On Friday, June 5th, the Sun Youth Bike Patrollers have been officially sworn in at the Montreal Police (SPVM) Headquarters in a ceremony overseen by the SPVM’s top representatives, including Chief Inspector Vincent Richer, who swore in the new patrollers, and Sun Youth’s David Dieujuste (Bike Patrol coordinating assistant) and Jonathan Caisse (Crime Prevention Coordinator). Before taking their oath, the patrollers got a surprise visit from the chief of the SPVM, Mr. Sylvain Caron, who came to offer his encouragement and advice.
Participants and organizers were pleased to be able to get together in person since the event had originally been scheduled as a teleconference, due to COVID-19. Given recent public health announcements authorizing some relaxation of health measures, it was agreed that the event would be held publicly, as long as strict rules of physical distancing would be followed.
This year, the Bike Patrol includes 10 young adults and 4 teenagers, who will work closely with 7 SPVM neighbourhood police stations, all over the island of Montreal. The program will run for a period of 10 weeks, from June 1st to August 7th.
Since 1984, our Bike Patrol’s role is to promote safety and prevent crime and giving the community a feeling of security. Working closely with the SPVM and assigned to a dozen stations, a group of adult patrollers deploy on bike paths and on the streets five days a week from 10 AM to 18 PM to check parks, playgrounds and other places where children and elderly people are found, helping where needed, giving prevention tips, and reporting violations. Patrollers are equipped with mountain bikes, walkie-talkies and first-aid kits in order to lend a hand to people in emergency situations. Our Sun Youth Bike Patrol includes a special unit called Teens on Patrol. These young people aged 14 to 17-year-old, who were hired thanks to governments’ subsidies, are teamed up with experienced patrollers. Prior to the beginning of the patrol, all of our patrollers are trained by SPVM officers and follow a first aid course recognized by the Heart and Stroke Foundation of Canada.

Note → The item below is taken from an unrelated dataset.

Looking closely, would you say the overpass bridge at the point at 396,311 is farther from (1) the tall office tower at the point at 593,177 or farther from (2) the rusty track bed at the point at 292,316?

This summer 2020, due to COVID-19, things will be different in Montreal, and this will mean changes in the bike patrol’s activities too. Some are likely to be disrupted, particularly bicycle engraving sessions, sports activities with the youth and visits to senior residences. Road safety prevention activities, though, will be taking place, but in respect to social distancing rules. As for ensuring security in parks, in alleys and on bike paths, the presence of the patrol will be more important than ever, because many children will be left on their own, due to the absence of supervised day camps this year.
The Bike Patrol annual program would not be possible without the support of private businesses and different levels of government. This 36th edition of the Bike Patrol is made possible by the Federal Government as well as the Quebec Ministry of Public Security. This year, Garda World and the Bolo Project will also play an important role in the program. Local businesses make an indispensable contribution to the Bike Patrol, including Dorel Industries, who supply the durable mountain bikes used by Sun Youth’s patrollers throughout the summer. Additionally, Toyota Gabriel General Director Nazih Chemali will provide the patrol with an administrative vehicle. The Sun Youth Bike Patrol is also made possible by financial support from the Gustav Levinschi Foundation.